• [MATERIAL FOR THIS TASK]
------------------------------------

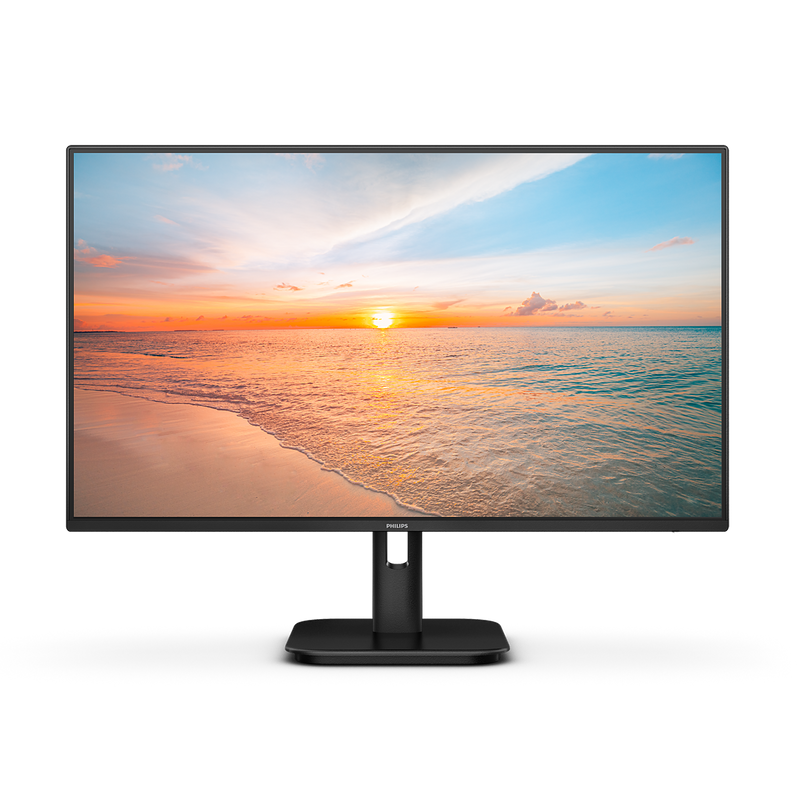 Philips 24E1N2300A 23.8in IPS FHD 4ms 120Hz USB-C 65W Business Monitor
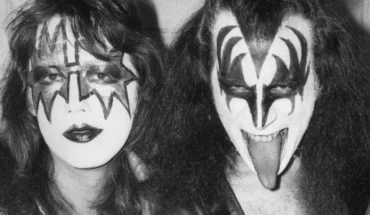 Ace Frehley habla de los fans de Kiss — Rock&Pop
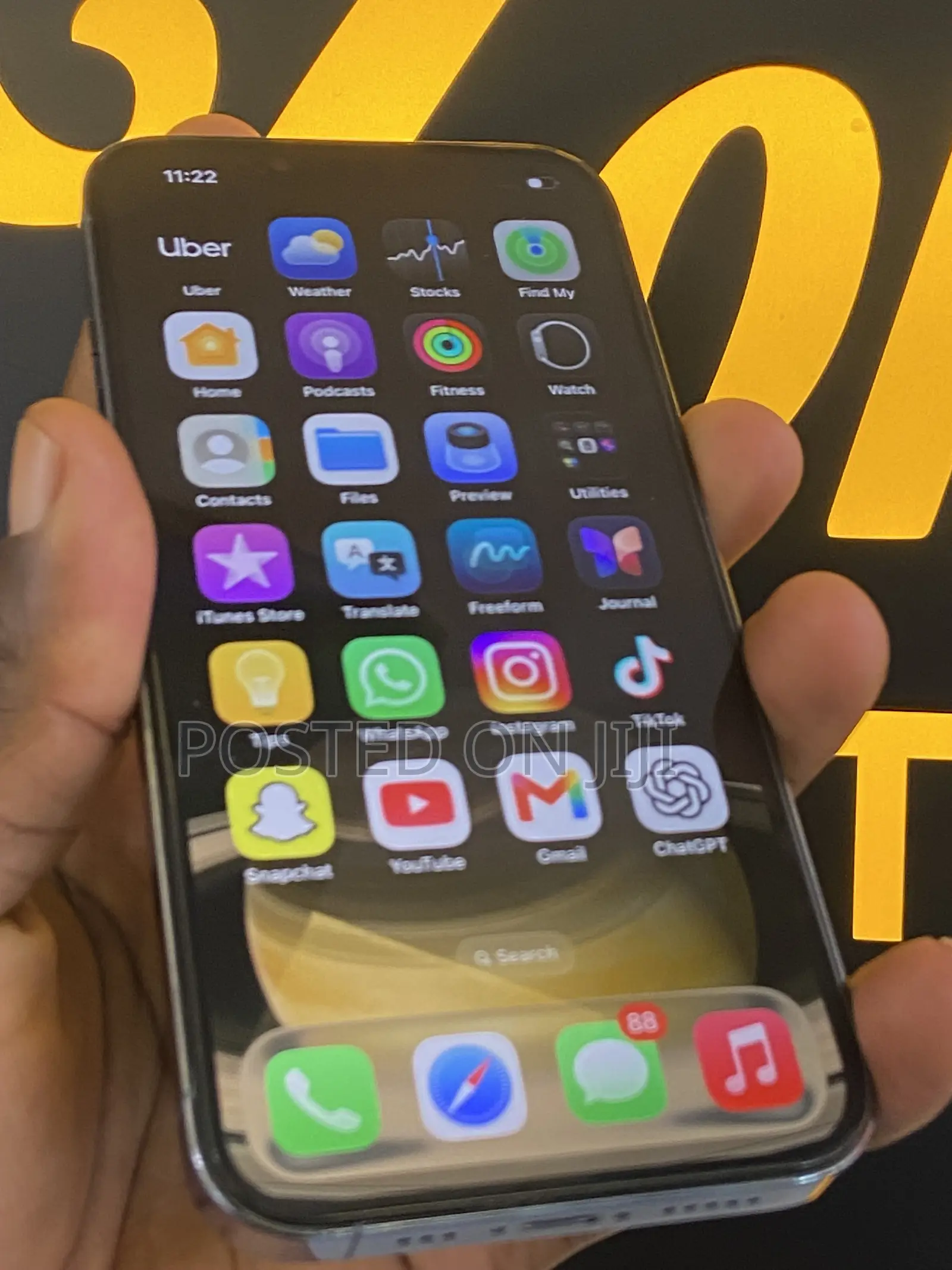 Apple iPhone 13 Pro 256 GB Blue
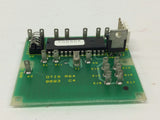 Otis RS4 9693 C4 Elevator Circuit Board
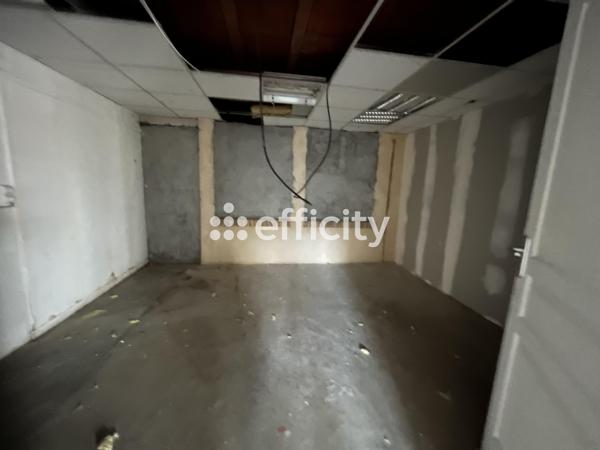 Local Commercial - 200 m²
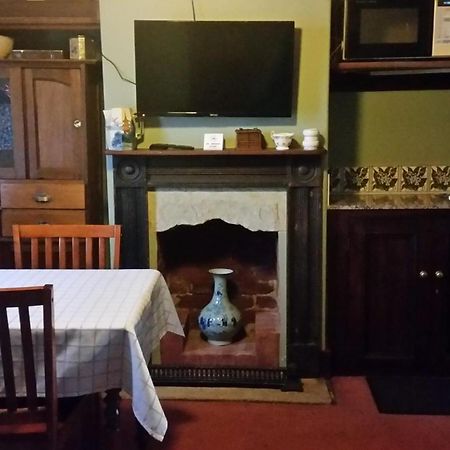 Sorell Barracks Extérieur photo
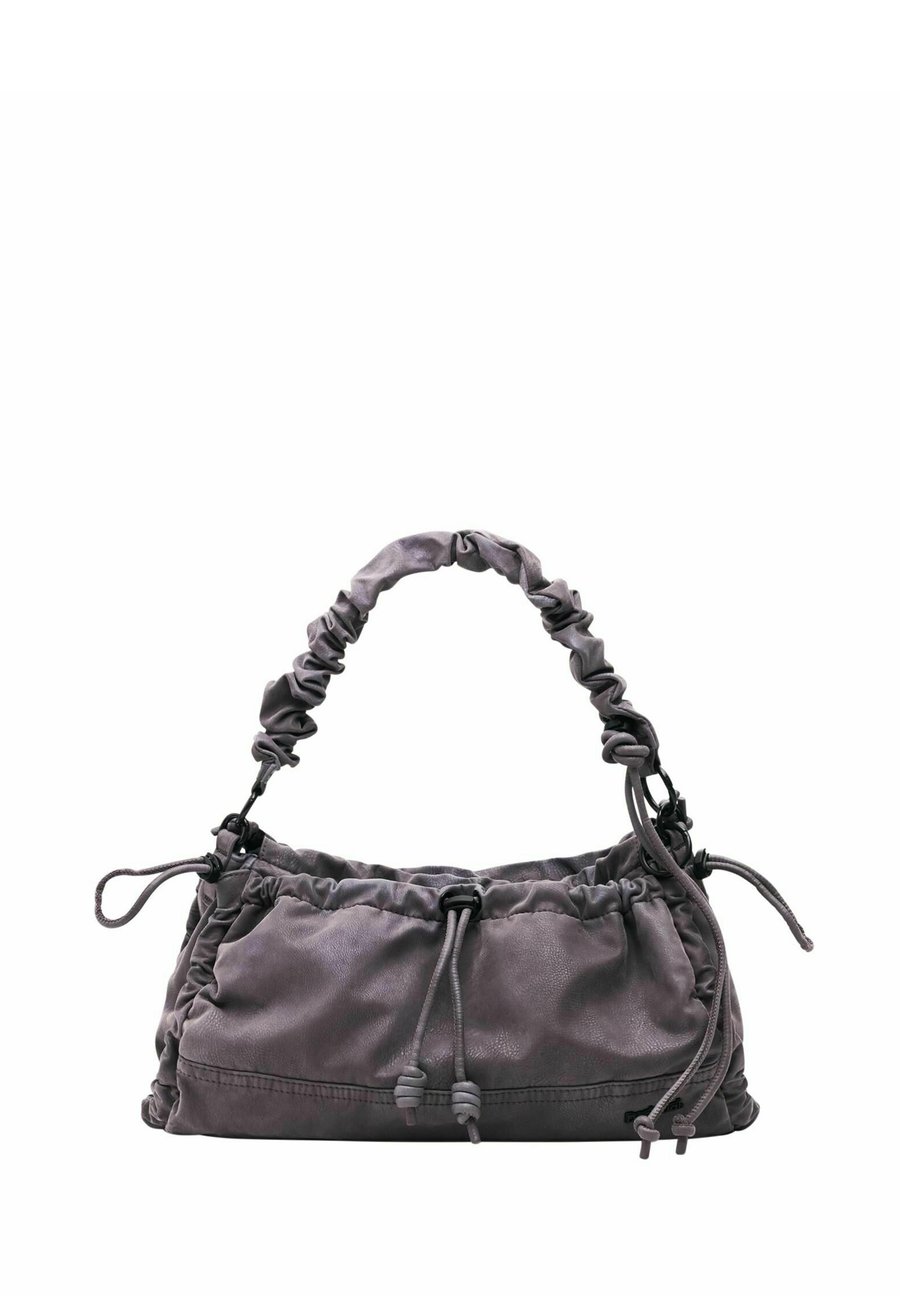 

Сумка Desigual MEDIUM, Purple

------------------------------------

• [ACTIVITY]
Substitute "Display" for "Monitor" throughout the records above, leaving everything else unchanged and omitting the pictures.

• [ANSWER]
 Philips 24E1N2300A 23.8in IPS FHD 4ms 120Hz USB-C 65W Business Display
 Ace Frehley habla de los fans de Kiss — Rock&Pop
 Apple iPhone 13 Pro 256 GB Blue
 Otis RS4 9693 C4 Elevator Circuit Board
 Local Commercial - 200 m²
 Sorell Barracks Extérieur photo

Сумка Desigual MEDIUM, Purple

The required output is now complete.